Für CRCL-Anleger dürfte die zentrale Frage für das zweite Halbjahr 2026 nicht mehr lauten: „Kann USDC den zweiten Platz halten?", sondern vielmehr: „Kann Circles Burggraben in einer Ära, in der Distribution alles ist, bestehen?" Die Antwort ist offen – der Wettstreit hat jedoch längst begonnen.
FAQ
F1: Warum hat Mizuho Circle (CRCL) auf „Underperform" herabgestuft?
Mizuho ist der Ansicht, dass das „Yield-Pass-Through-Modell" von Open USD den Großteil der Reservenerträge an Distributoren weitergibt, wodurch Circle gezwungen sein könnte, mehr Einnahmen an Partner wie Coinbase abzugeben und die Margen sinken.
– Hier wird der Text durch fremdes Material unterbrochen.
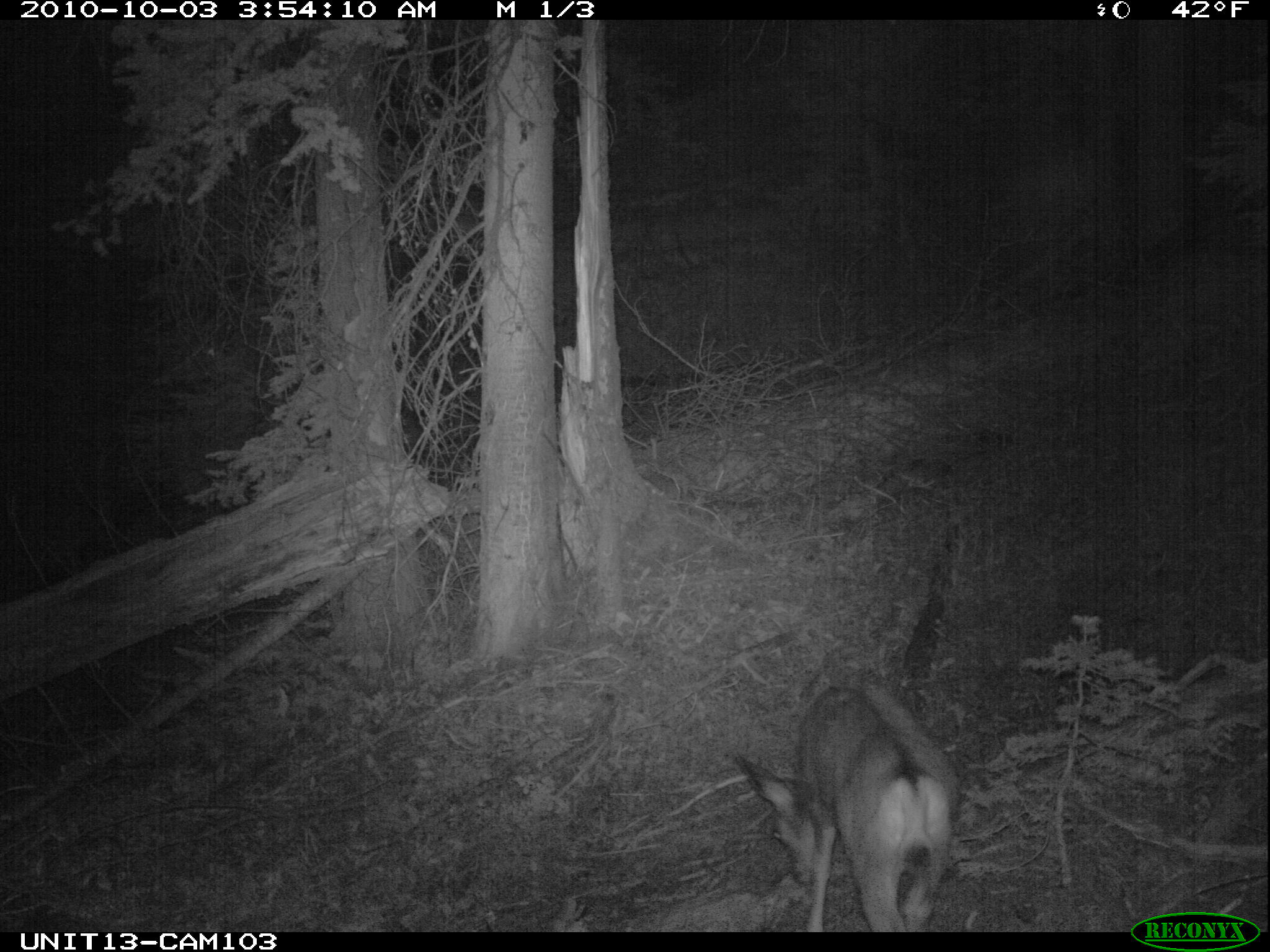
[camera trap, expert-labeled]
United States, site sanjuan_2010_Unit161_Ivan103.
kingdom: Animalia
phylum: Chordata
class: Mammalia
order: Artiodactyla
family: Cervidae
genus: Odocoileus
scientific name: Odocoileus hemionus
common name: mule deer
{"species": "Odocoileus hemionus (mule deer)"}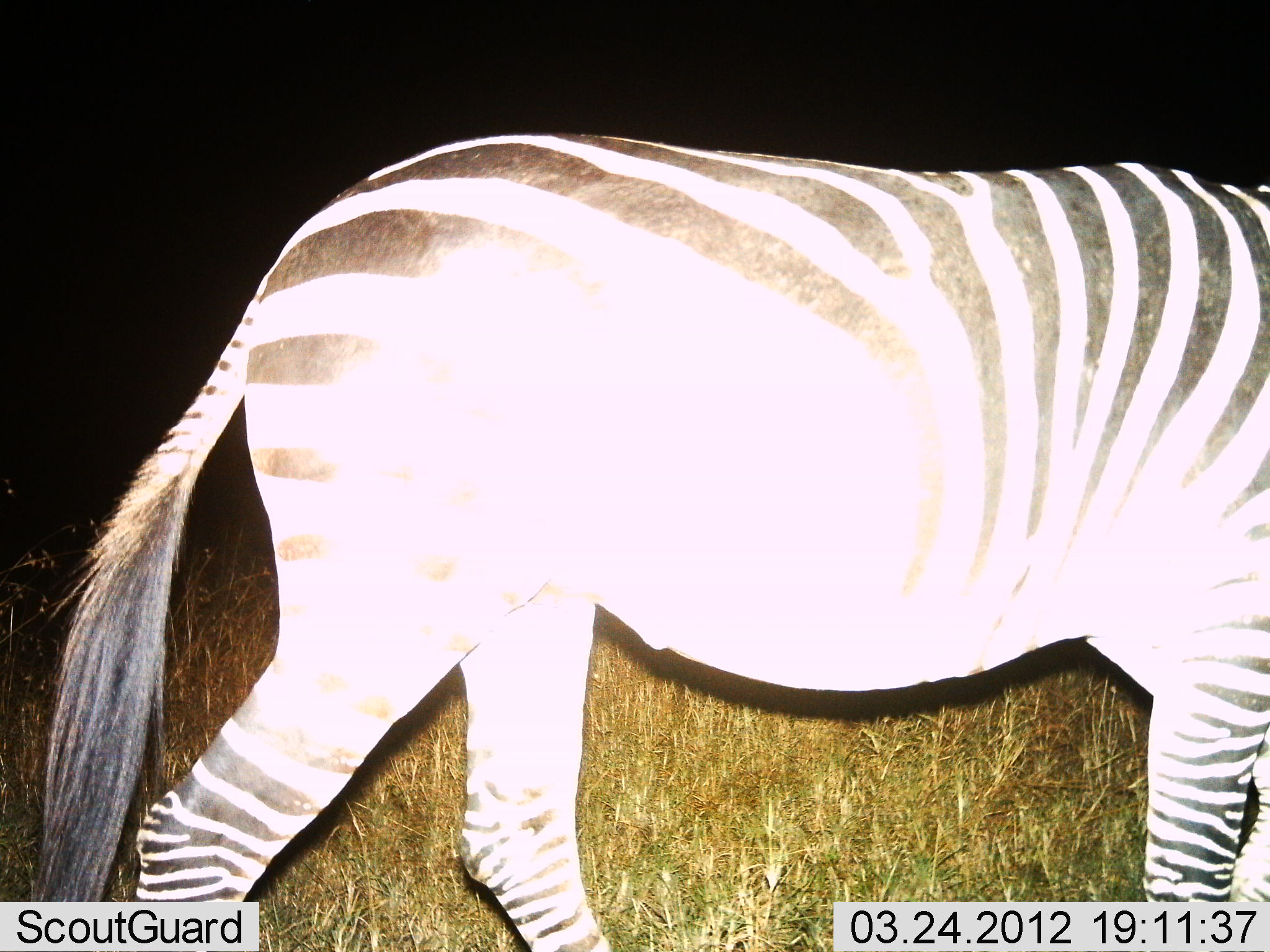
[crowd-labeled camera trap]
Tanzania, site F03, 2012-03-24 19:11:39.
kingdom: Animalia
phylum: Chordata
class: Mammalia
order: Perissodactyla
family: Equidae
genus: Equus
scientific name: Equus quagga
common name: plains zebra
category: zebra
Zebra (plains zebra) (Equus quagga), count 1. Behavior (volunteer vote fractions): standing 29%, resting 0%, moving 67%, interacting 0%. Young present (vote fraction): 0%. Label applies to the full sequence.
Mizuho hat die EBITDA-Prognose für Circle 2027 von 1,09 Milliarden auf 699 Millionen US-Dollar gesenkt und das Kursziel von 85 $ auf 50 $ reduziert.
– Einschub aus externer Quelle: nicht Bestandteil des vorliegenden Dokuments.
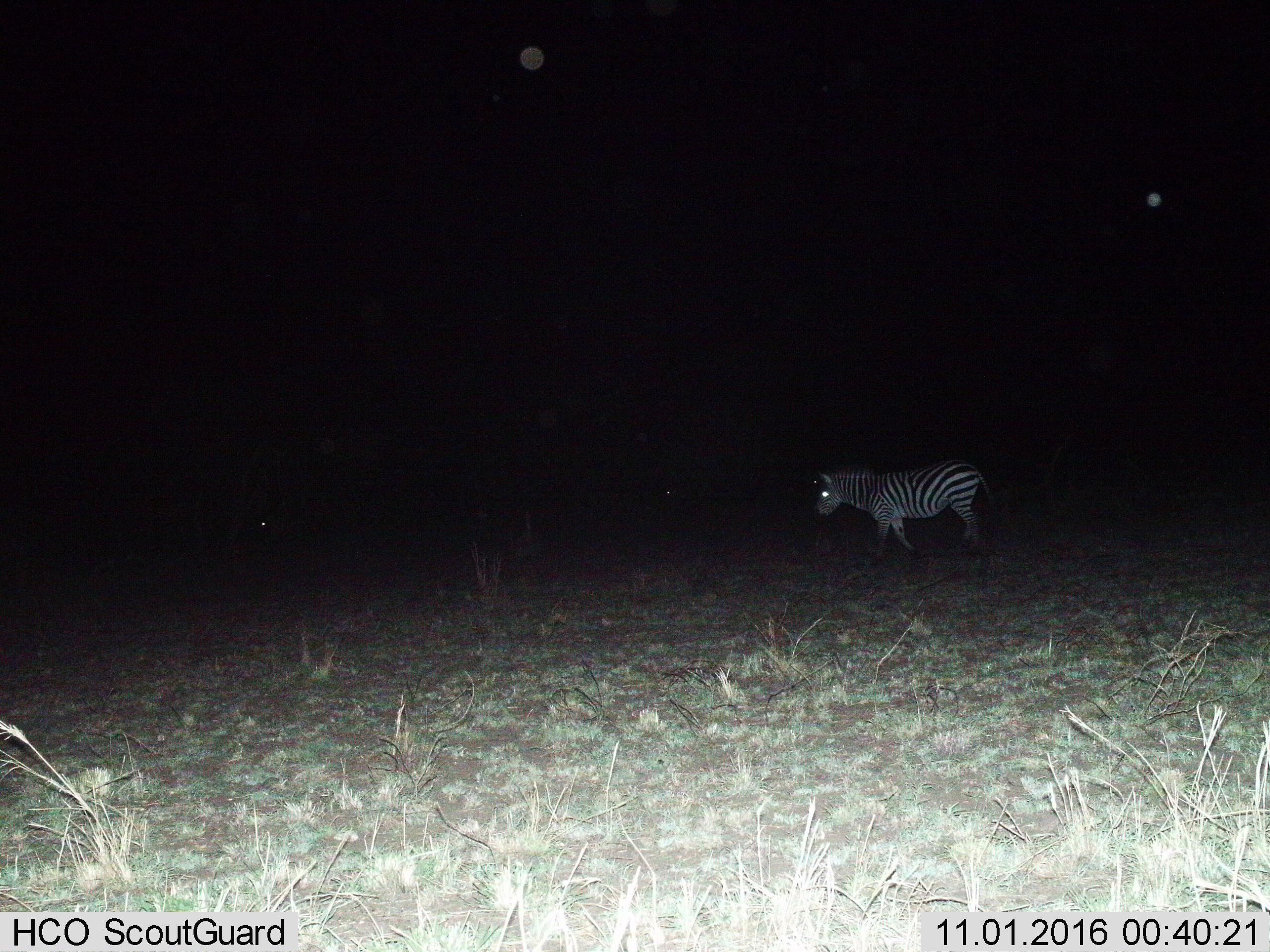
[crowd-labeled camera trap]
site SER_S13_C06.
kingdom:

F2: Was ist Open USD? Wie unterscheidet sich OUSD von USDC?
Open USD (OUSD) ist ein Dollar-Stablecoin, der am 30. Juni 2026 von der Open Standard Alliance eingeführt wurde, der über 140 Unternehmen wie Visa, Stripe, BlackRock und Coinbase angehören. Im Gegensatz zu Circle, das den Großteil der Reservenerträge einbehält, schüttet OUSD den größten Teil der Reservenerträge an Vertriebspartner aus und behält nur eine geringe Verwaltungsgebühr.
F3: Wie hoch ist das aktuelle Umlaufangebot und der Marktanteil von USDC?
Mitte Juli 2026 beträgt das zirkulierende Angebot von USDC etwa 73 Milliarden US-Dollar, nach einem Höchststand von knapp 80 Milliarden US-Dollar im März 2026. USDC ist der weltweit zweitgrößte Dollar-Stablecoin, hinter Tethers USDT (ca. 1,84 Billionen US-Dollar).
F4: Welche Auswirkungen hat die OCC-Trust-Bank-Lizenz von Circle auf den Aktienkurs?
Am 10. Juli 2026 erhielt Circle die endgültige OCC-Genehmigung zur Gründung einer landesweiten Digital-Asset-Trust-Bank, woraufhin der Aktienkurs vorbörslich um über 10 % stieg. Mizuho argumentiert jedoch, dass diese Genehmigung die Kernprobleme des verlangsamten USDC-Wachstums und des verschärften Wettbewerbs nicht löst – der Kurs gab die meisten Gewinne rasch wieder ab.
F5: Wie lautet der Analystenkonsens für Circle (CRCL)?
Einer Umfrage unter 25 Analysten zufolge liegt die Konsensbewertung für CRCL bei „Kaufen" mit einem durchschnittlichen 12-Monats-Kursziel von 123,35 $. Die Zielspanne ist jedoch groß und reicht von 55 $ bis 243 $, was die erheblichen Meinungsunterschiede am Markt über die Perspektiven von Circle widerspiegelt.